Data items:

^^^^

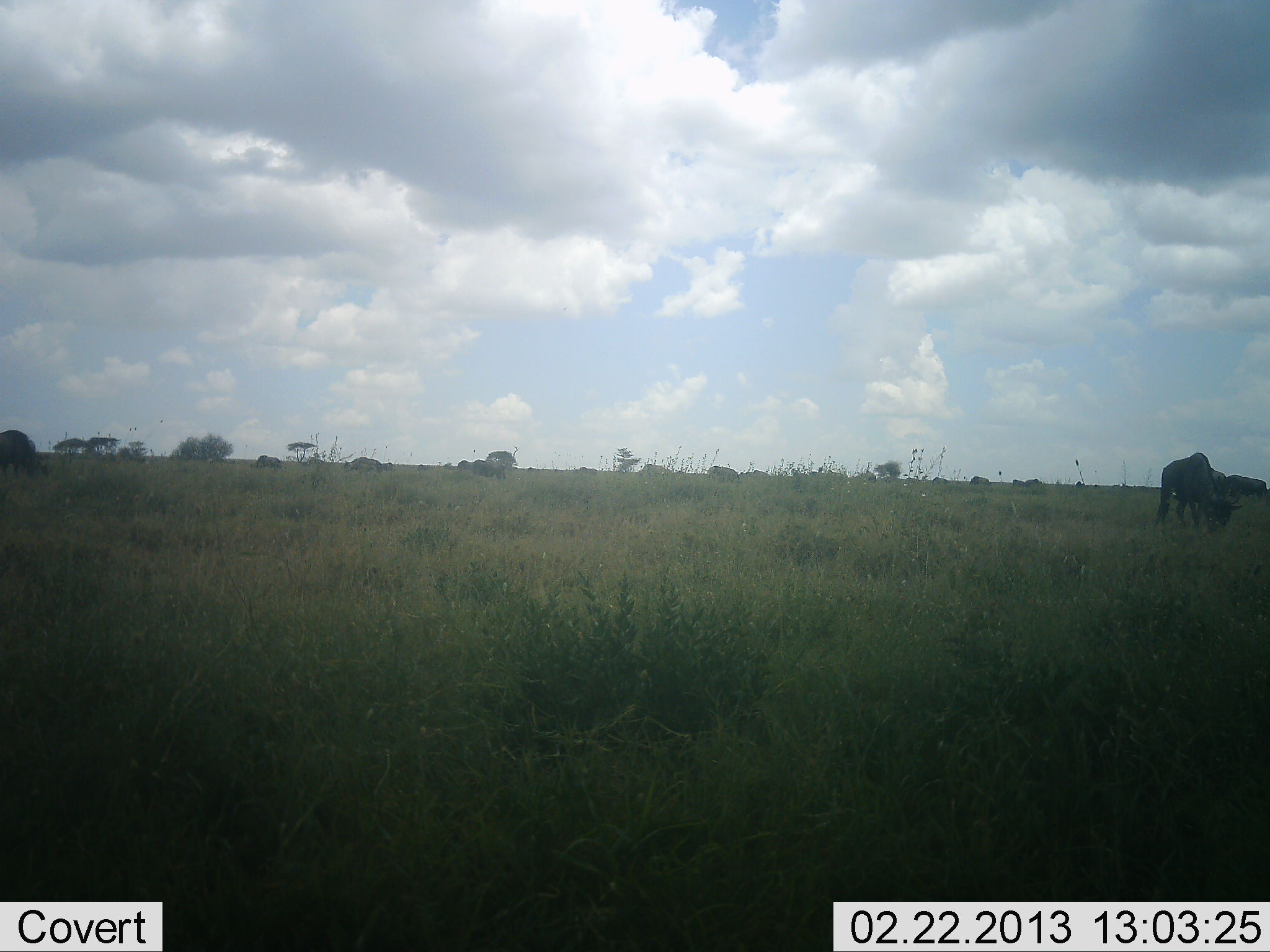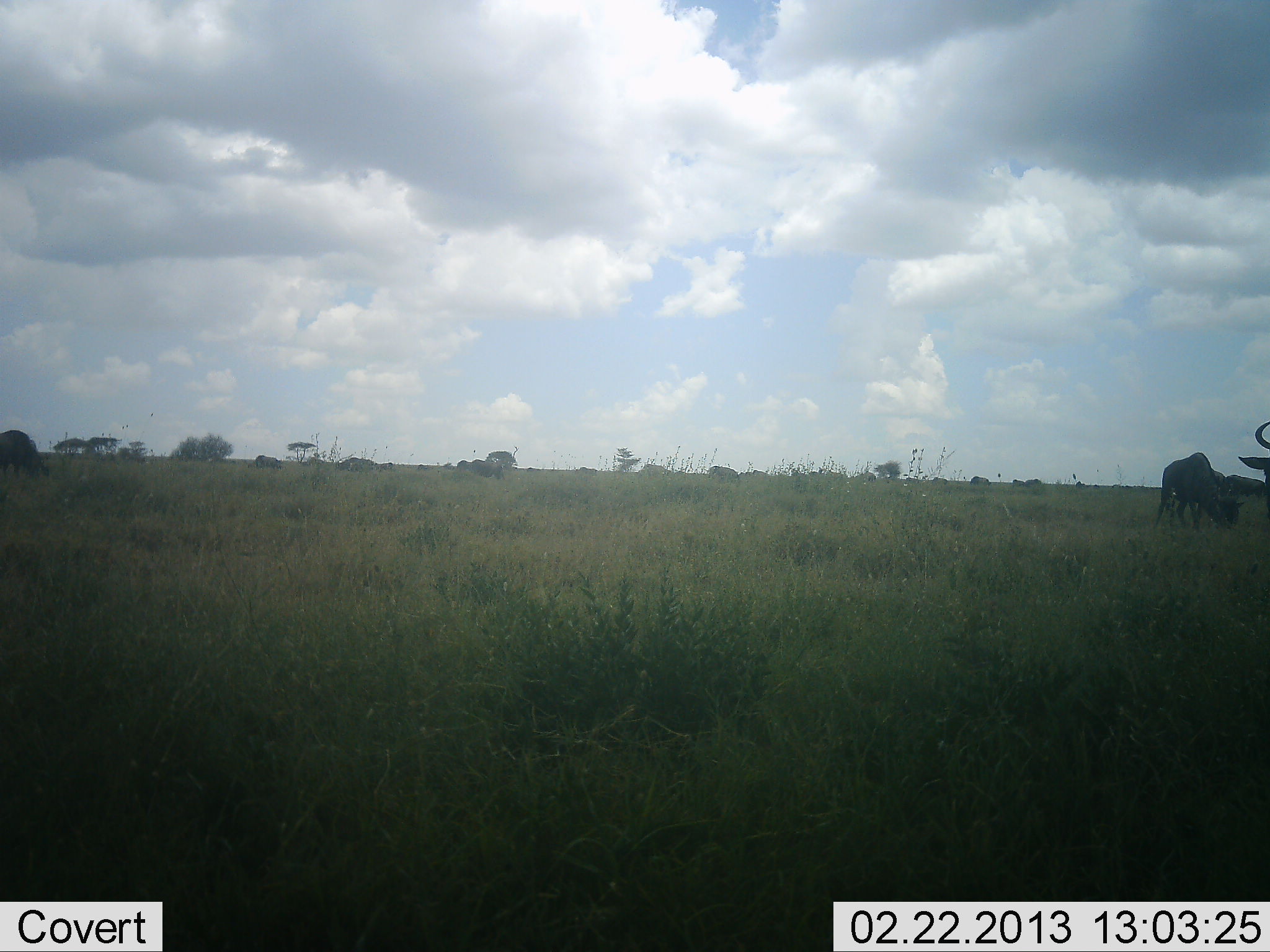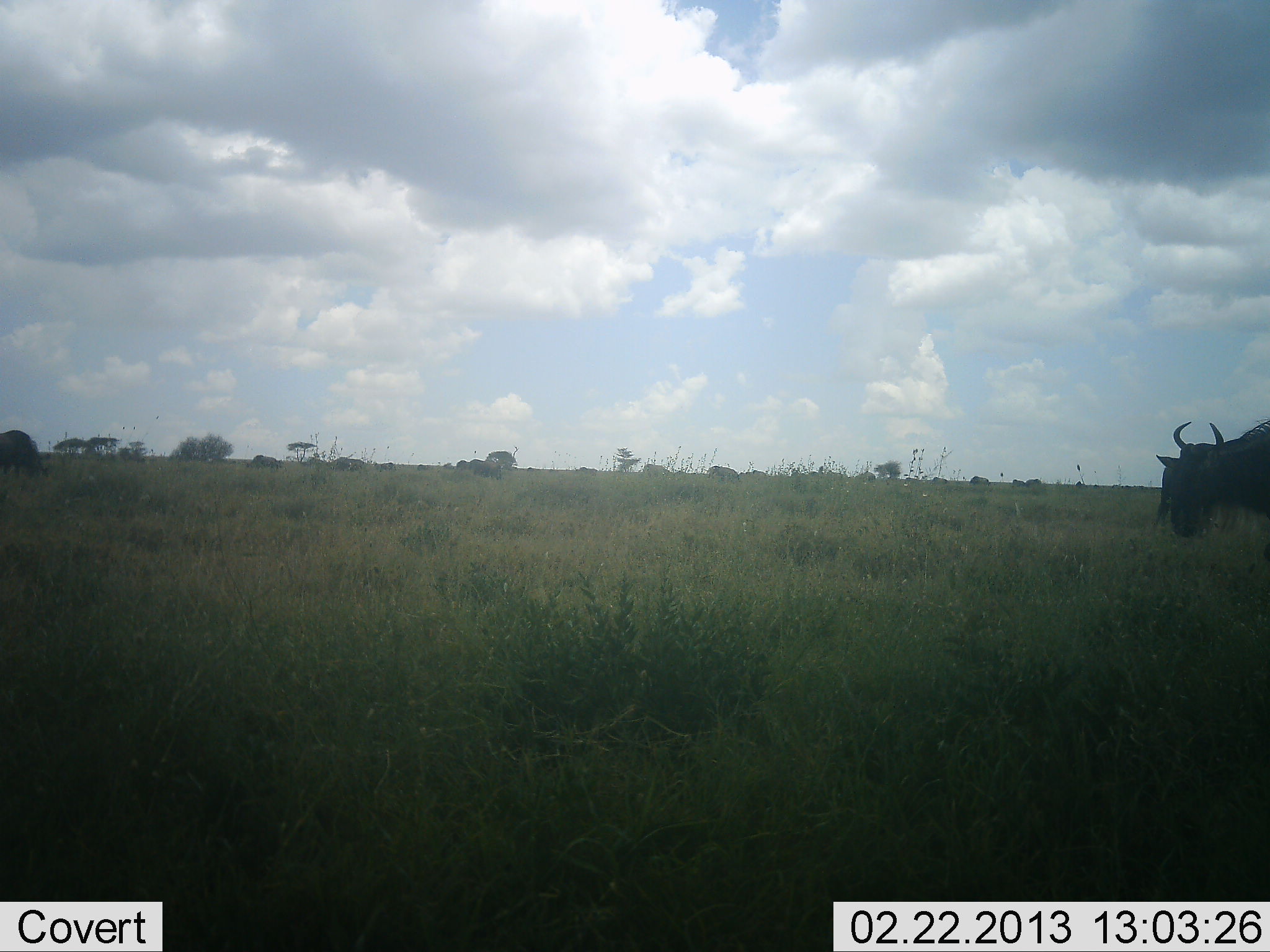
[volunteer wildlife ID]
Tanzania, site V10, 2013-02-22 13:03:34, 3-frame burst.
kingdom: Animalia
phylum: Chordata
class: Mammalia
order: Artiodactyla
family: Bovidae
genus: Connochaetes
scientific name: Connochaetes taurinus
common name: blue wildebeest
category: wildebeest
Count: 3.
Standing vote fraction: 52%.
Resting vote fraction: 7%.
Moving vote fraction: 74%.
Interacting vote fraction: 0%.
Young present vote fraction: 4%.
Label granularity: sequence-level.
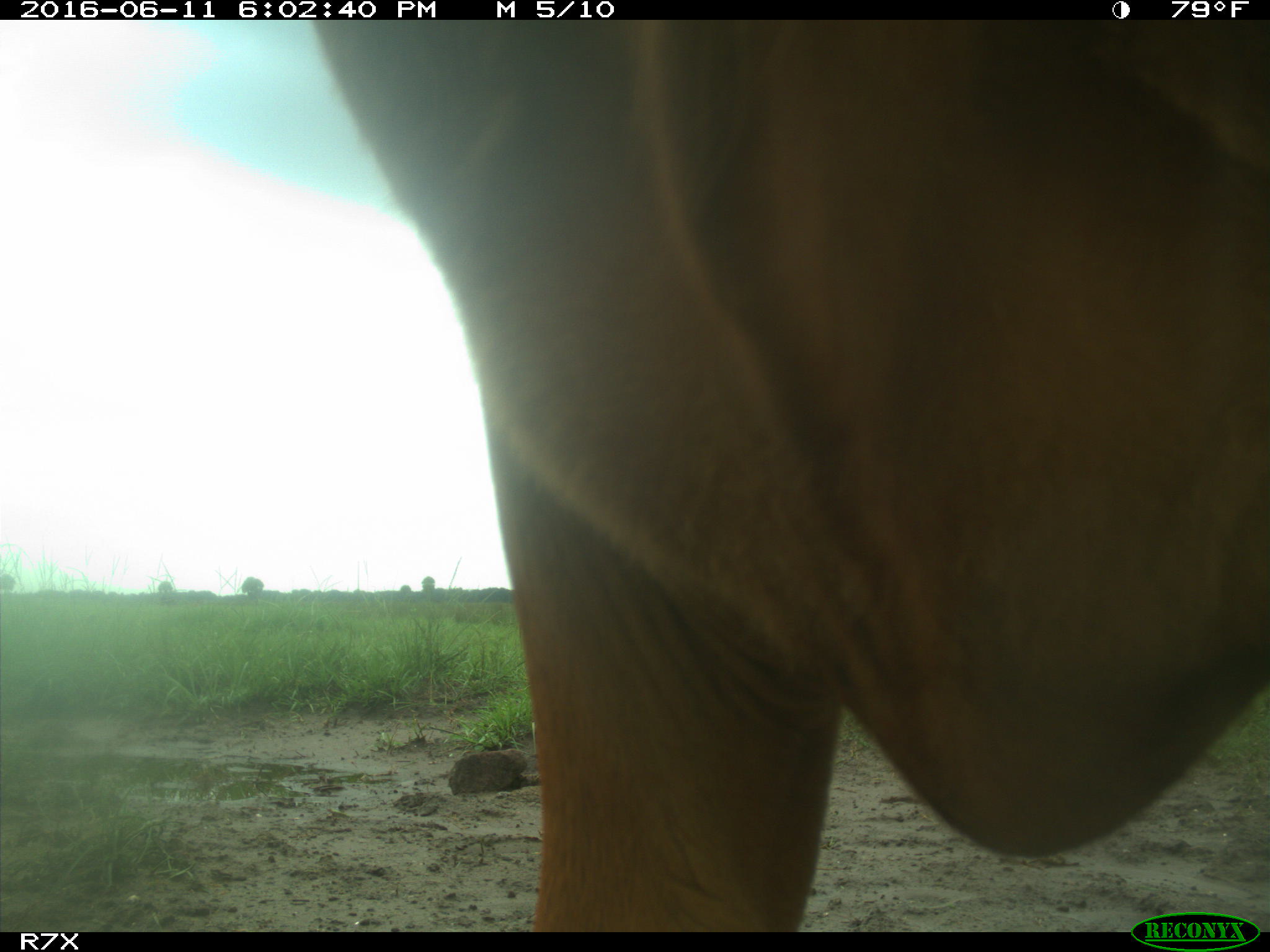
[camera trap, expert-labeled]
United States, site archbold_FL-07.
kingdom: Animalia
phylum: Chordata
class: Mammalia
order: Artiodactyla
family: Bovidae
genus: Bos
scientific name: Bos taurus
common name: domestic cow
Bos taurus (domestic cow).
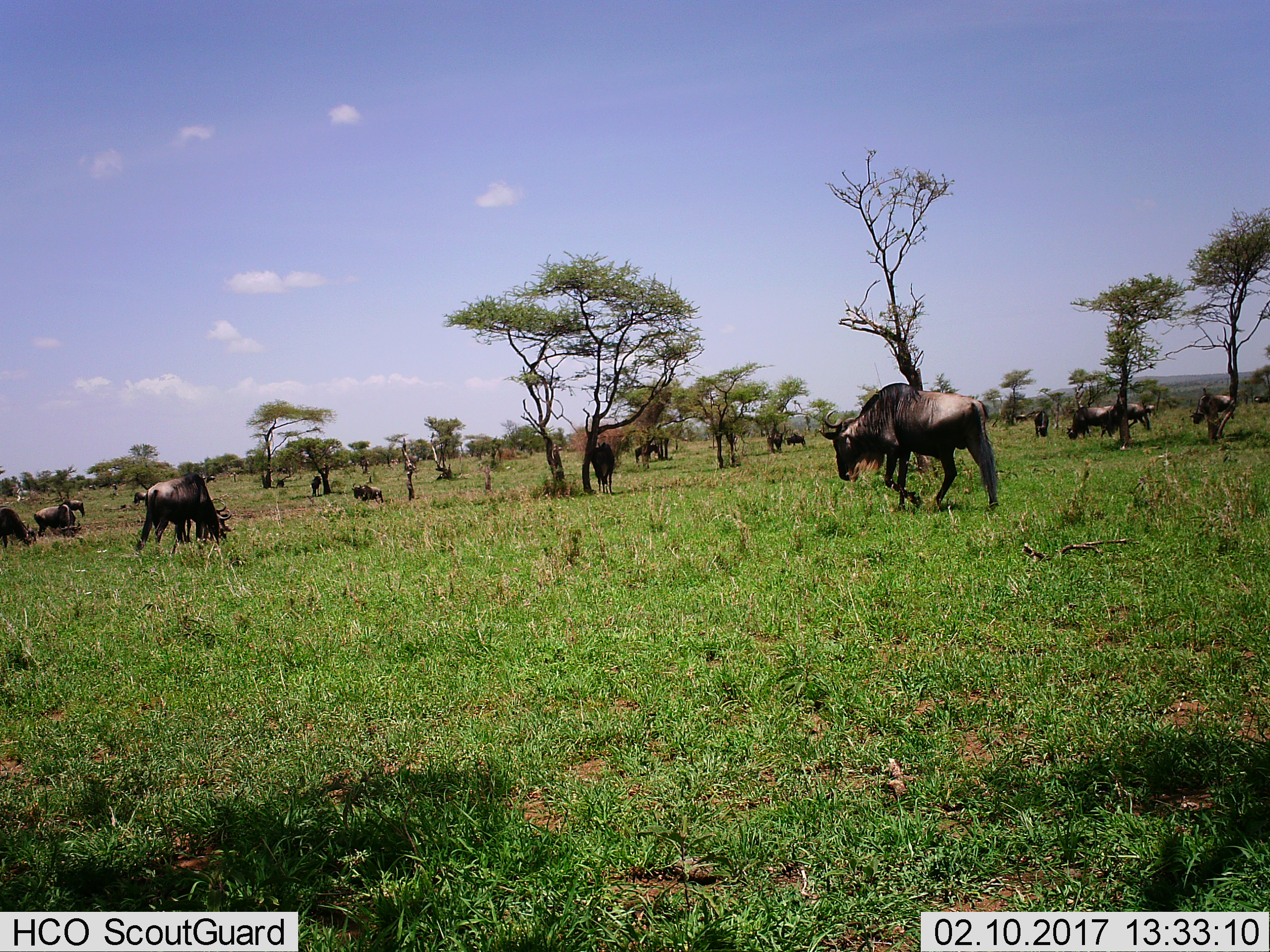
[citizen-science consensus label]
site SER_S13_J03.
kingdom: Animalia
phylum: Chordata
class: Mammalia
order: Artiodactyla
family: Bovidae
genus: Connochaetes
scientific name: Connochaetes taurinus taurinus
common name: blue wildebeest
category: wildebeestblue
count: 11-50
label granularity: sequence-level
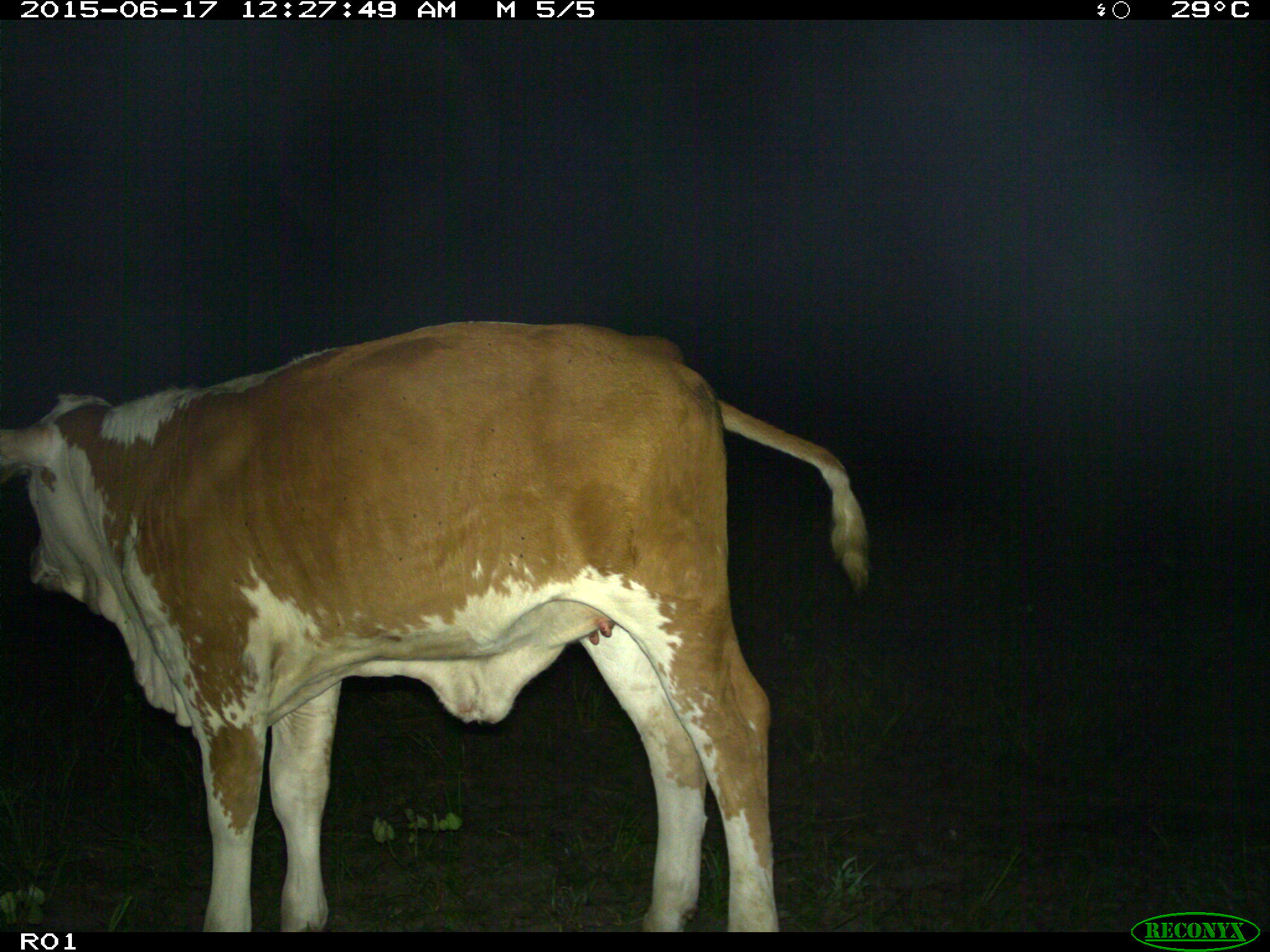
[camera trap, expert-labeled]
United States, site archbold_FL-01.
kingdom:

^^^^

EXERCISE AIM: Copy the records above from the first line through the line containing "Resting vote fraction: 7%.", both included, and leave out any pictures.

SOLUTION TO THIS TASK:
[volunteer wildlife ID]
Tanzania, site V10, 2013-02-22 13:03:34, 3-frame burst.
kingdom: Animalia
phylum: Chordata
class: Mammalia
order: Artiodactyla
family: Bovidae
genus: Connochaetes
scientific name: Connochaetes taurinus
common name: blue wildebeest
category: wildebeest
Count: 3.
Standing vote fraction: 52%.
Resting vote fraction: 7%.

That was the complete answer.